#### Vorliegender Text
● ● ● ● ●
In Moos haben Wissenschaftler eine chemische Verbindung entdeckt, die Schnecken abschreckt und sich als biologische Alternative zum giftigen „Schneckenkorn“ eignen würde. Die jetzt erstmals identifzierte Substanz erwies ihre Wirksamkeit auch dann noch, wenn sie in hoher Verdünnung auf Salat, eine „Leibspeise“ von Schnecken, aufgetragen wurde.
Schnecken sind die Feinde eines jeden Gärtners: Was er in mühevoller Arbeit gesät und gepflegt hat, können sie über Nacht zunichte machen. Allerdings scheinen den Schnecken nicht alle Pflanzen gleichermaßen zu schmecken: Denn Moose meiden sie. Warum ist das so? Dieser Frage ging bereits Ende des 19. Jahrhunderts der Botaniker und Begründer der Chemischen Ökologie Ernst Stahl in Jena nach. Mehr als ein Jahrhundert später haben Chemiker der Friedrich-Schiller- Universität Jena nun
eine mögliche Antwort darauf gefunden.
● ● ● ● ●
#### Aufgabe
Schreiben Sie bitte aus dem Text über Moos und Schnecken den Abschnitt von „Schnecken sind die“ bis einschließlich „Antwort darauf gefunden.“ wortgetreu ab.

[Dateneinträge]
● ● ● ● ●
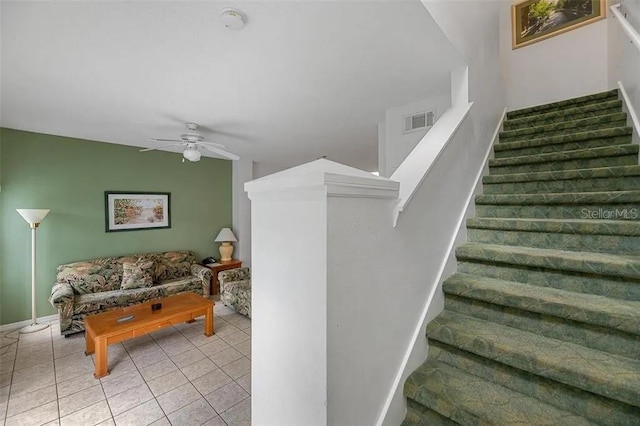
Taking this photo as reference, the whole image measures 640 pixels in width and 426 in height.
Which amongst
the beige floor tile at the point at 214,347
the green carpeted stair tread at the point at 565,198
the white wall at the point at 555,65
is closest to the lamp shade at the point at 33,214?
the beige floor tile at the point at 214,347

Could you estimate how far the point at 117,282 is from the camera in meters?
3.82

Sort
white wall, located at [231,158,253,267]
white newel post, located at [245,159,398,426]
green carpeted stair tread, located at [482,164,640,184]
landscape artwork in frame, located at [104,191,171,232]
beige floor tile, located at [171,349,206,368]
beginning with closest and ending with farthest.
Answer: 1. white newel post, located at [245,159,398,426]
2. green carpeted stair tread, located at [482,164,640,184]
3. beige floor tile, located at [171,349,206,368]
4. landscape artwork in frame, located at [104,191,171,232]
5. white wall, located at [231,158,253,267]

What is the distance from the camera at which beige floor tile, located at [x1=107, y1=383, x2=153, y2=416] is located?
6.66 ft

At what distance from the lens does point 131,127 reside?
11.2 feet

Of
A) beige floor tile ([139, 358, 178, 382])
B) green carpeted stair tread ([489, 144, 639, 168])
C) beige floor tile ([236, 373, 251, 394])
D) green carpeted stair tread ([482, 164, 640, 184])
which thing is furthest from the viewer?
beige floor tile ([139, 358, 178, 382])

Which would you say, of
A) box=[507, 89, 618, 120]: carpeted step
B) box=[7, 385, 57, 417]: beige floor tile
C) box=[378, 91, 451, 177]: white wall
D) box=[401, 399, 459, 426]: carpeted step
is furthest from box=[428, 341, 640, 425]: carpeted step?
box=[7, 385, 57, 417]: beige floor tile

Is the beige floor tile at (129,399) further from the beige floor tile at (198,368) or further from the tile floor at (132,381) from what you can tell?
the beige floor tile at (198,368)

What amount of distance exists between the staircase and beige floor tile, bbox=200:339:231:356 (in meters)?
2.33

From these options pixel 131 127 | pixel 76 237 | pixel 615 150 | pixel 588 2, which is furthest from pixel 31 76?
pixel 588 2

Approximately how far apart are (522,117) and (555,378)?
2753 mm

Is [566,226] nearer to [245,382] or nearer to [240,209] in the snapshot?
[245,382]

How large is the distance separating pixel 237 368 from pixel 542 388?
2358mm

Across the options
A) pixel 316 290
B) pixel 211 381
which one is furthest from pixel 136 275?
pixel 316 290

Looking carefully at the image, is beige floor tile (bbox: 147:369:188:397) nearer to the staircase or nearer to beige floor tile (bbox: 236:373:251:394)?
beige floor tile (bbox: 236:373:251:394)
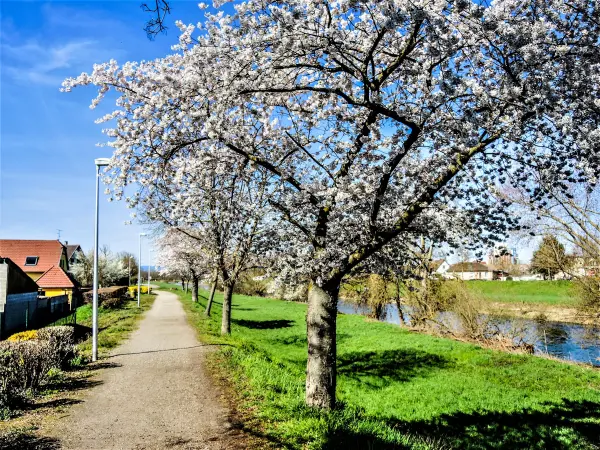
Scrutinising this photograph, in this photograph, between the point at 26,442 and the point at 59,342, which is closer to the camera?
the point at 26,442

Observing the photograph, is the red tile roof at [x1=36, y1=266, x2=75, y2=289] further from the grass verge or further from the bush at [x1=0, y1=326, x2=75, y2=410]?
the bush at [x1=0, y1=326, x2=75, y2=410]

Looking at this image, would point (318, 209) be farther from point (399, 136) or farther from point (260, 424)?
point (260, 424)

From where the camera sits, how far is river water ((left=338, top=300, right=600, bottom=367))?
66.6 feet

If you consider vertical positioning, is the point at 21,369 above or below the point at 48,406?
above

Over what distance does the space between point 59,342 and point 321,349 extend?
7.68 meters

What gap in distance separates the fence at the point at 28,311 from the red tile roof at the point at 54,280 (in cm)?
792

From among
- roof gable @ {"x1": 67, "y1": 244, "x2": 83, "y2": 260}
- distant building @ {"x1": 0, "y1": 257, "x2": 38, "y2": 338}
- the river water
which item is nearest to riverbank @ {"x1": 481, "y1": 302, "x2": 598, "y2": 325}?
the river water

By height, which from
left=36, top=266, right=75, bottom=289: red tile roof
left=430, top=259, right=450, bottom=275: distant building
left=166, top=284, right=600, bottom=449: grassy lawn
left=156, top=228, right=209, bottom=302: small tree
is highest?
● ● ● ● ●
#### Ergebnis
Schnecken sind die Feinde eines jeden Gärtners: Was er in mühevoller Arbeit gesät und gepflegt hat, können sie über Nacht zunichte machen. Allerdings scheinen den Schnecken nicht alle Pflanzen gleichermaßen zu schmecken: Denn Moose meiden sie. Warum ist das so? Dieser Frage ging bereits Ende des 19. Jahrhunderts der Botaniker und Begründer der Chemischen Ökologie Ernst Stahl in Jena nach. Mehr als ein Jahrhundert später haben Chemiker der Friedrich-Schiller- Universität Jena nun
eine mögliche Antwort darauf gefunden.